====== Trecho do documento ======

Johnny Act: um ensaio de ironia
- Carlos Neiva

- 17 de jul. de 2024
- 5 min de leitura

Publicado originalmente em 2016.
Quando ouvimos a palavra “santo” ou “santa”, pensamos imediatamente em alguém que serve de modelo de vida, pensamos em um herói, como São Jorge ou Santa Joana D’Arc; pensamos em um sábio, como Santo Tomás de Aquino ou Santa Teresa de Jesus; pensamos em um grande defensor dos pobres, como um São Francisco ou Santa Clara; ou pensamos em um líder respeitável, como São João Paulo II ou Santa Hidelgarda. Em suma, a palavra “santo”, lembra-nos de alguém virtuoso que deve ser imitado, pois sua vida é uma pregação ambulante do Evangelho.

====== Itens fornecidos ======

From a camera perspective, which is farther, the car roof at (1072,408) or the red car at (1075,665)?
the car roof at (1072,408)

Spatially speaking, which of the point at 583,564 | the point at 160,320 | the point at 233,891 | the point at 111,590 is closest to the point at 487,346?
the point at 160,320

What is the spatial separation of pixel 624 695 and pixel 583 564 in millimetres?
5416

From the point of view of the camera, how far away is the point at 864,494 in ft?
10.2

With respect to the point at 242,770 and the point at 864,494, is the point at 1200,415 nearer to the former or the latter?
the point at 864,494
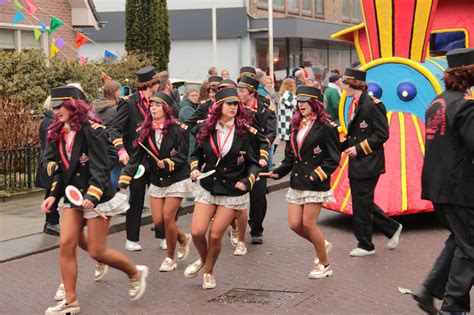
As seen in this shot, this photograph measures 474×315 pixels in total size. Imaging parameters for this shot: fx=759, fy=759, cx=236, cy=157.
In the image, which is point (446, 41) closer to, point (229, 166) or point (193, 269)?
point (229, 166)

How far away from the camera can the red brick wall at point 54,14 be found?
53.6 feet

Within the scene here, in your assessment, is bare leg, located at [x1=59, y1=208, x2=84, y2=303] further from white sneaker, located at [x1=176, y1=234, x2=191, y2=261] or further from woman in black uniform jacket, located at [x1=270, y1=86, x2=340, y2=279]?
woman in black uniform jacket, located at [x1=270, y1=86, x2=340, y2=279]

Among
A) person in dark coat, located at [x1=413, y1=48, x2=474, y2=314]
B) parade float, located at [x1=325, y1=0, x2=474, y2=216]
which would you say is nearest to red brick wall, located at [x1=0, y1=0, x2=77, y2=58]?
parade float, located at [x1=325, y1=0, x2=474, y2=216]

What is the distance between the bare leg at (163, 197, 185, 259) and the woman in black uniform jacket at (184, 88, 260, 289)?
57 centimetres

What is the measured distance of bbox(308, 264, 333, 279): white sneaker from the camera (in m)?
7.24

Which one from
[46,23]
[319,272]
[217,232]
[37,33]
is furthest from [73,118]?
[46,23]

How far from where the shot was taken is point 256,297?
671cm

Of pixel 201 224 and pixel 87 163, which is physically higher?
pixel 87 163

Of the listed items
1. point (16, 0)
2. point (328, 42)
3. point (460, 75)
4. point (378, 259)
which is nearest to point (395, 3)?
point (378, 259)

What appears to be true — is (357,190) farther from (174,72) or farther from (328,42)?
(328,42)

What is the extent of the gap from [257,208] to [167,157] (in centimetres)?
175

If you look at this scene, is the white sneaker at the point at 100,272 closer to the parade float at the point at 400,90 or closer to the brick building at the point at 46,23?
the parade float at the point at 400,90

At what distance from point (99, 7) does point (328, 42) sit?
964cm

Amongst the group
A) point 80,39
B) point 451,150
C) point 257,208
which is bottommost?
point 257,208
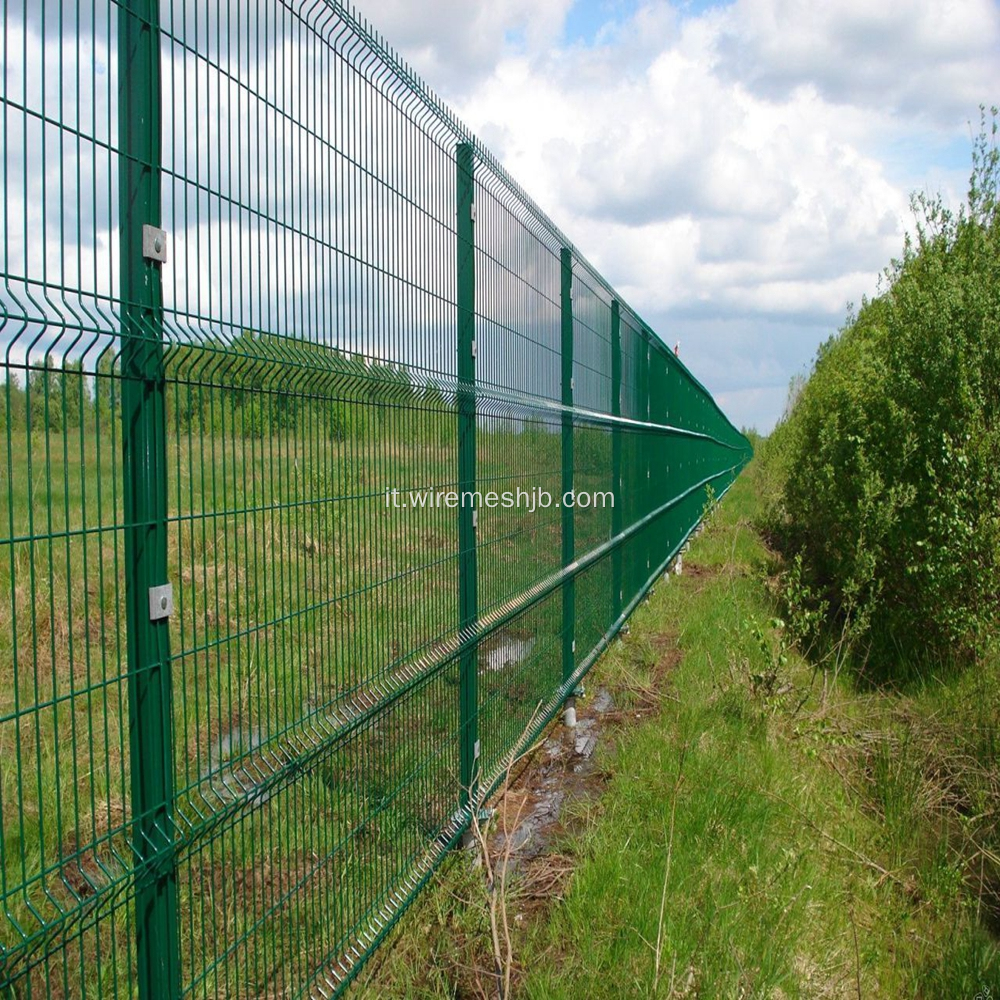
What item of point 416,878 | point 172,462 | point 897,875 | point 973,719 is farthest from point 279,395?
point 973,719

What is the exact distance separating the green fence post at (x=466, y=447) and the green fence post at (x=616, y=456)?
11.4 ft

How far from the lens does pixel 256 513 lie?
2271 mm

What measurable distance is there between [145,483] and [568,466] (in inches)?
160

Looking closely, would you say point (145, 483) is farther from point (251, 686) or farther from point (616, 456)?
point (616, 456)

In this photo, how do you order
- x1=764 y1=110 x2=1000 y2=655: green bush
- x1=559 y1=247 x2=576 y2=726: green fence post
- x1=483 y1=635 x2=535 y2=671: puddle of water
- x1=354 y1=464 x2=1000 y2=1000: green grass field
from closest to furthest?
1. x1=354 y1=464 x2=1000 y2=1000: green grass field
2. x1=483 y1=635 x2=535 y2=671: puddle of water
3. x1=559 y1=247 x2=576 y2=726: green fence post
4. x1=764 y1=110 x2=1000 y2=655: green bush

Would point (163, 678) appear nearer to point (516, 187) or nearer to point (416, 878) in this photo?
point (416, 878)

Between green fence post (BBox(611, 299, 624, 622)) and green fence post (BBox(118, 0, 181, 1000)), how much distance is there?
18.3ft

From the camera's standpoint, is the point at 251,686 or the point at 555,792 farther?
the point at 555,792

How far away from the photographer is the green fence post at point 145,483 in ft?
6.24

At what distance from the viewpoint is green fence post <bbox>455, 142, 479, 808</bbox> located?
12.8 feet

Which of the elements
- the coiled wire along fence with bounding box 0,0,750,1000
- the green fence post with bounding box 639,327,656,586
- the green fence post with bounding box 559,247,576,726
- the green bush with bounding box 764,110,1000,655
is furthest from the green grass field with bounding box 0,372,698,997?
the green fence post with bounding box 639,327,656,586

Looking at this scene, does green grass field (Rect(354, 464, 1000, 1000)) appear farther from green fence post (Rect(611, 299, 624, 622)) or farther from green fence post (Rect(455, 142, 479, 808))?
green fence post (Rect(611, 299, 624, 622))

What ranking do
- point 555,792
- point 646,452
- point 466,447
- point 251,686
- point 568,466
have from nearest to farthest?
point 251,686
point 466,447
point 555,792
point 568,466
point 646,452

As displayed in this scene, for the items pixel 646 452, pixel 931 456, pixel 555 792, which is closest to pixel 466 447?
pixel 555 792
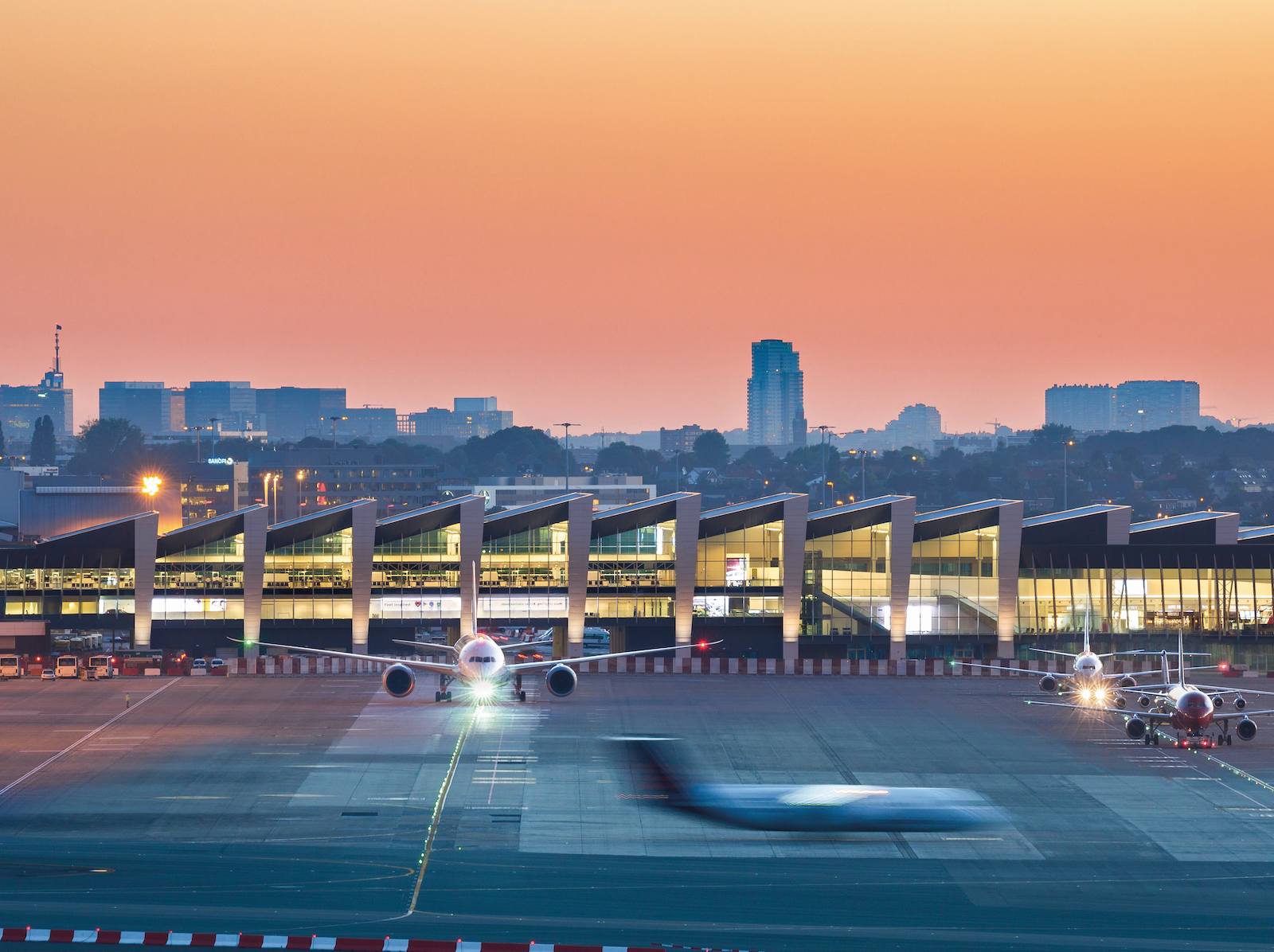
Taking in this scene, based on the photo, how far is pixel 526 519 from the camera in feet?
340

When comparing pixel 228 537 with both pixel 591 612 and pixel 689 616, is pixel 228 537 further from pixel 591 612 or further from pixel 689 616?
pixel 689 616

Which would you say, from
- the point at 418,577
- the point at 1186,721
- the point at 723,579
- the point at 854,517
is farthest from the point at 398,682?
the point at 854,517

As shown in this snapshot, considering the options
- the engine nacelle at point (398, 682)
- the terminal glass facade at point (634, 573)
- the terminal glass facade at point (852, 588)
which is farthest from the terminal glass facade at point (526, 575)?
the engine nacelle at point (398, 682)

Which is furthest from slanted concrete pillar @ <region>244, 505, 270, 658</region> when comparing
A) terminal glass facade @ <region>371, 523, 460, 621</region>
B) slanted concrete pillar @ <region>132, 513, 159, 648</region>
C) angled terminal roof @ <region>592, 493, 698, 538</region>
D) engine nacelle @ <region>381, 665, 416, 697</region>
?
engine nacelle @ <region>381, 665, 416, 697</region>

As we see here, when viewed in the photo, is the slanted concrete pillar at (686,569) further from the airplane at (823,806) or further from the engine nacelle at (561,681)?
the airplane at (823,806)

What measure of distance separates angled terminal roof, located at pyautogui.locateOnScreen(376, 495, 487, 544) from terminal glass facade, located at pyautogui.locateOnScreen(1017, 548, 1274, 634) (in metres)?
40.9

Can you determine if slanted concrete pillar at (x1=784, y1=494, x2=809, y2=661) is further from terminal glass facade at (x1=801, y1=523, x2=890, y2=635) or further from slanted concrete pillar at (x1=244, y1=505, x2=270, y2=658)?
slanted concrete pillar at (x1=244, y1=505, x2=270, y2=658)

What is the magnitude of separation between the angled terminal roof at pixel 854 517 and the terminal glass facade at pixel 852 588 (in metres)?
0.36

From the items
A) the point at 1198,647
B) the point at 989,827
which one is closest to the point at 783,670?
the point at 1198,647

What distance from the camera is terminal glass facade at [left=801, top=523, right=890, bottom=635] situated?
10406 cm

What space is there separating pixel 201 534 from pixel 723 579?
36888 mm

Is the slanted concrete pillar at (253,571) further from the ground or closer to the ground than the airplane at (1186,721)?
further from the ground

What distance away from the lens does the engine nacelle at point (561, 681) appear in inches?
2894

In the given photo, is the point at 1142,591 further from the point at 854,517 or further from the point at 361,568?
the point at 361,568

======

O que fazer
A - Responda, por favor, às perguntas abaixo com base no ensaio:
(i) Em que ano o ensaio foi publicado originalmente?
(ii) Quantos minutos de leitura são indicados para o ensaio?
(iii) Que santo é citado como sábio ao lado de Santa Teresa de Jesus?
B - Altere o trecho do ensaio que começa com as palavras que contêm "- 17 de jul." e termina em "ambulante do Evangelho.", trocando "herói" por "guerreiro".
C - Prossiga com o ensaio sobre a palavra “santo” a partir do ponto em que ele termina.

Respostas por tarefa
A -
(i) Em 2016.
(ii) 5 minutos.
(iii) Santo Tomás de Aquino.

B -
- 17 de jul. de 2024
- 5 min de leitura

Publicado originalmente em 2016.
Quando ouvimos a palavra “santo” ou “santa”, pensamos imediatamente em alguém que serve de modelo de vida, pensamos em um guerreiro, como São Jorge ou Santa Joana D’Arc; pensamos em um sábio, como Santo Tomás de Aquino ou Santa Teresa de Jesus; pensamos em um grande defensor dos pobres, como um São Francisco ou Santa Clara; ou pensamos em um líder respeitável, como São João Paulo II ou Santa Hidelgarda. Em suma, a palavra “santo”, lembra-nos de alguém virtuoso que deve ser imitado, pois sua vida é uma pregação ambulante do Evangelho.

C -
Entretanto, quando ouvimos a expressão “santinho” (no masculino ou no feminino), podem vir a mente três definições diferentes: a primeira, e única boa, é aquela dos santos que foram tão humildes e amáveis que suas imagens nos vem com muito apreço, como Santa Teresinha do menino Jesus ou São Domingos Sávio; a segunda, é a daqueles panfletos com o rosto de candidatos políticos ao qual o povo brasileiro, desinstruído que só, apelidou com o piedoso nome. Essa lembrança remete-nos à sujeira, seja das ruas ou simplesmente moral; A terceira e última é a que iremos tratar nessa pequena personagem a quem daremos o nome de Johnny Act, mas você pode lê-lo com o nome que você quiser, seja homem ou mulher.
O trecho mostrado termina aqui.